[Records of questions about scenes]
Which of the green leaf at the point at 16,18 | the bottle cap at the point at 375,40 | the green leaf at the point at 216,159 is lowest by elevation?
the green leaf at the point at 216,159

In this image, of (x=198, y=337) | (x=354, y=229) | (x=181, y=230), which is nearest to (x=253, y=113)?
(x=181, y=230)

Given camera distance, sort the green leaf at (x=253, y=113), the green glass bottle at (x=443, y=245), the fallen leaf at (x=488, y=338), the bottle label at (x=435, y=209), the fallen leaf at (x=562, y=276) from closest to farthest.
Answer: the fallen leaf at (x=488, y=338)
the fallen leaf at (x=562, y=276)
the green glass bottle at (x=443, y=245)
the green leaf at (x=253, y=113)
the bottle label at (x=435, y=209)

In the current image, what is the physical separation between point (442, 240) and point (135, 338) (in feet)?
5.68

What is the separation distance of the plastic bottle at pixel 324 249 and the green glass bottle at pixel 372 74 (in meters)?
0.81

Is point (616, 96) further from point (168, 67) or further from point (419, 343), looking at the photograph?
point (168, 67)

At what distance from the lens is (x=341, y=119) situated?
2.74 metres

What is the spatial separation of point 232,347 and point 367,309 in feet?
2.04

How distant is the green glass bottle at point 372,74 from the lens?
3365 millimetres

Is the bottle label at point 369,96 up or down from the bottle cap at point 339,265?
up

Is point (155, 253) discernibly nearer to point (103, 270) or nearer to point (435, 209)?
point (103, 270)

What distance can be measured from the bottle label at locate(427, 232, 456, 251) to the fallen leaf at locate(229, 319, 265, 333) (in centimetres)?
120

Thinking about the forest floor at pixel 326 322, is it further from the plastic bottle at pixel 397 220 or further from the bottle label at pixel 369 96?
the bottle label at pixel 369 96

**GIVEN EXERCISE:**
Copy the listing above word for word, from its first line through its last.

**WRITTEN SOLUTION:**
Which of the green leaf at the point at 16,18 | the bottle cap at the point at 375,40 | the green leaf at the point at 216,159 is lowest by elevation?
the green leaf at the point at 216,159

In this image, of (x=198, y=337) | (x=354, y=229) | (x=181, y=230), which is nearest to (x=253, y=113)?
(x=181, y=230)

Given camera distance, sort the green leaf at (x=253, y=113), the green glass bottle at (x=443, y=245), the fallen leaf at (x=488, y=338), the bottle label at (x=435, y=209), the fallen leaf at (x=562, y=276) from closest to farthest.
Answer: the fallen leaf at (x=488, y=338)
the fallen leaf at (x=562, y=276)
the green glass bottle at (x=443, y=245)
the green leaf at (x=253, y=113)
the bottle label at (x=435, y=209)

In the current image, what is the physical separation between point (442, 240) and point (135, 338) (in feet)?
5.68

What is the separation distance of the plastic bottle at pixel 324 249 and the green glass bottle at pixel 372 74 (in meters)?
0.81

Is point (616, 96) further from point (168, 67) or further from point (419, 343), looking at the photograph?
point (168, 67)

At what distance from the lens is (x=341, y=119) situated?
2.74 metres

What is the spatial separation of point 232,347 and point 367,309 in feet?
2.04

How distant is the green glass bottle at point 372,74 from the lens?
3365 millimetres

Is the bottle label at point 369,96 up or down from the bottle cap at point 339,265?
up

Is point (155, 253) discernibly nearer to point (103, 270) or nearer to point (435, 209)?
point (103, 270)

What distance can be measured from the bottle label at locate(427, 232, 456, 251) to the fallen leaf at locate(229, 319, 265, 333) (in centimetres)?
120

Thinking about the forest floor at pixel 326 322, is it further from the plastic bottle at pixel 397 220 or further from the bottle label at pixel 369 96?
the bottle label at pixel 369 96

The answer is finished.